Copenhague : après des violences, les étals de cannabis disparaissent de l’enclave libertaire de Christiania
Ancien paradis hippie récemment associé à la violence du trafic de drogue, l’enclave libertaire de Christiania, au cœur de Copenhague, fait table rase en démolissant samedi la rue Pusher, sa principale artère où le cannabis était vendu sans ordonnance.
Fin août, les habitants, appelés chrétiens, ont décidé de fermer cette rue connue pour ses stands de haschich après un assassinat, le quatrième en trois ans, brisant définitivement l’image d’une communauté un peu folle mais apaisée.
Pusher Street « est devenue un endroit vraiment pas sympa, (les dealers) se battent entre eux, contre les gens, ils sont violents », déplore Hulda Mader, porte-parole des chrétiens. Auparavant, la police avait détruit à plusieurs reprises les échoppes qui avaient toujours refait surface. Samedi matin, ça va s’éclaircir.
Pavés en vrac
« Nous allons supprimer tous les magasins et petits magasins de cannabis, c’est notre première tâche de la matinée. Ensuite, nous veillerons à ce que la zone soit calme et tranquille », explique Simon Hansen, responsable de la police de Copenhague.
De leur côté, les chrétiens matérialiseront la fermeture en retirant les pavés de la route. « Nous allons prendre des pavés et les donner à ceux qui veulent. C’est le signe que Pusher Street est en train d’évoluer d’une rue de trafiquants de drogue à autre chose », explique Hulda Mader.
Pour le septuagénaire, résident depuis 1994, ce qui compte c’est que la majorité du millier d’habitants du quartier soutienne le changement. « Leur engagement est crucial », note la maire de Copenhague, Sophie Haestorp Andersen. « C’est la première fois qu’ils s’unissent et prennent position contre la criminalité endémique et l’insécurité dans leur quartier. » « Creuser la rue et en faire un chantier va forcément rendre les ventes très difficiles. Mais ce n’est qu’un début », ajoute-t-elle.
Une « ville libre » au cœur de Copenhague
En 1971, des hippies créent la « ville libre de Christiania » dans une ancienne caserne abandonnée pour créer une commune, qui, selon ses statuts, « n’appartient à tous et à personne » et où chaque décision est, aujourd’hui encore, prise collectivement.
Dans cette enclave riveraine de 34 hectares, la vente et la consommation de cannabis sont illégales mais tolérées, ce qui a donné lieu à un trafic de drogue et à l’émergence de gangs. « Il y a cinq ou dix ans, (les vendeurs) étaient principalement des locaux, mais aujourd’hui, ce sont des gangs qui gèrent ce marché de la drogue », note Simon Hansen.
« Depuis trop longtemps, nous acceptons que les trafiquants de drogue vendent de l’herbe et des drogues comme des fraises et des pois fraîchement cueillis aux touristes et aux habitants de Copenhague », note le maire.
Début août, pendant une journée, les chrétiens ont bloqué l’accès des non-résidents à la Ville libre, visitée par plus d’un demi-million de touristes chaque année, « dans l’espoir de libérer Christiania de la tyrannie des gangs ». « .
« Nouveau chapitre » pour Christiania
En 2023, la police, qui ne donne pas de chiffres sur les quantités de drogue saisies, a arrêté quelque 900 personnes en lien avec un trafic de drogue dans le quartier. Avec ce « nouveau chapitre », ils entendent « nettoyer » la rue, « la rendre jolie », explique Hulda Mader, qui vit dans une grande maison qu’elle partage avec son fils et sa famille. « Nous allons repeindre, reconstruire les bâtiments », ajoute-t-elle. « Nous voulons être associés à l’art, à la culture, au théâtre, comme c’était le cas auparavant. Un endroit vraiment sympa où les gens viennent se détendre.

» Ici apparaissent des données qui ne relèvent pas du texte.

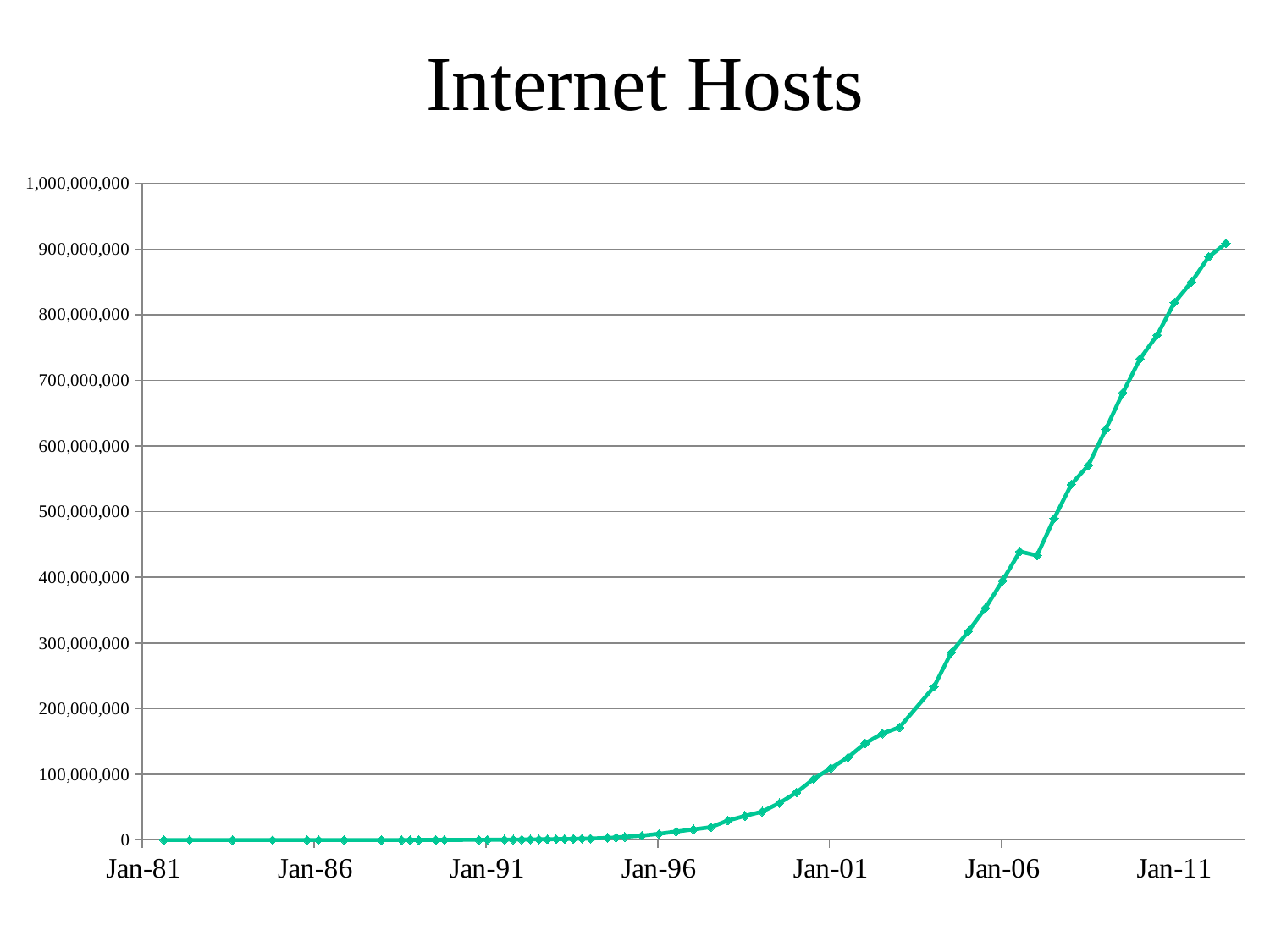
Is the value at Jan-91 greater or less than 100,000,000? less Is the value at Jan-06 greater or less than 300,000,000? greater What is the title of the chart? Internet Hosts Do the values generally rise or fall from Jan-81 to Jan-11? rise What kind of chart is shown on the slide? line chart Which is larger, the value at Jan-06 or the value at Jan-01? Jan-06 Is the value at Jan-01 greater or less than 200,000,000? less Which labelled x-axis date has the highest value? Jan-11 Which is larger, the value at Jan-96 or the value at Jan-11? Jan-11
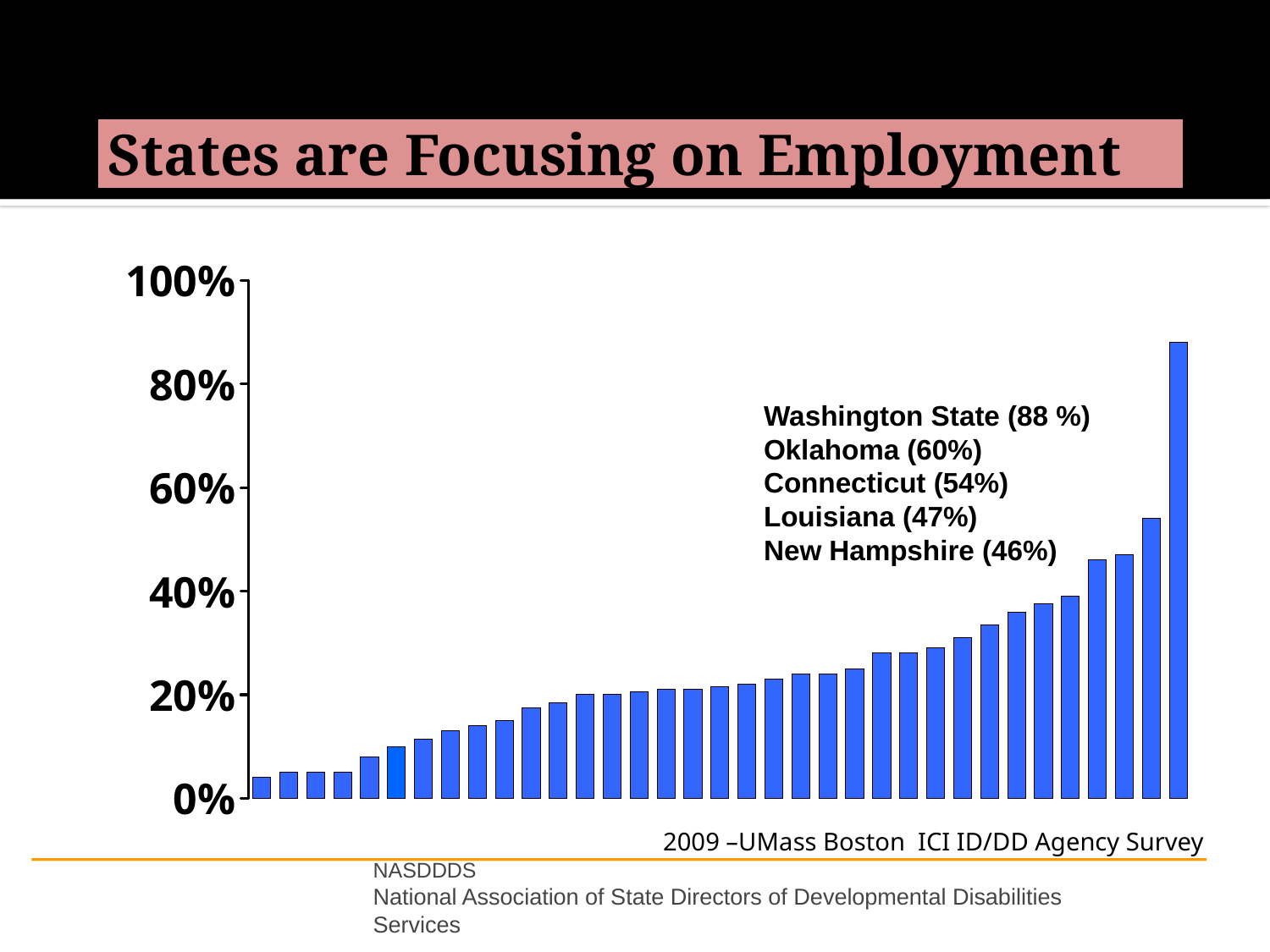
Which has the larger value, Connecticut or Louisiana? Connecticut What is the difference between the values for Washington State and Oklahoma? 28 percentage points What is the title of the slide? States are Focusing on Employment Which state has the highest value in the chart? Washington State What value is given for Connecticut in the chart annotation? 54% What value is given for Louisiana in the chart annotation? 47% What value is given for Washington State in the chart annotation? 88 % Is the value of the tallest bar greater or less than 80%? greater What kind of chart is shown on the slide? bar chart What value is given for New Hampshire in the chart annotation? 46% What value is given for Oklahoma in the chart annotation? 60% Do the bar values rise or fall from left to right along the x axis? rise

Car Christiania est aussi un îlot de verdure, où l’on entend le chant des oiseaux le long du chemin des anciens remparts. Avec la fin espérée du trafic de drogue, la communauté souhaite capitaliser sur cette image de carte postale et sa vitalité artistique. Les concerts notamment sont légion.
Elle doit également entreprendre la construction de logements pour quelque 300 nouveaux arrivants, un projet dont les détails ne sont pas encore décidés mais avec lequel elle espère attirer les familles avec enfants. Actuellement, 25 % de la population de Christiania a plus de 60 ans.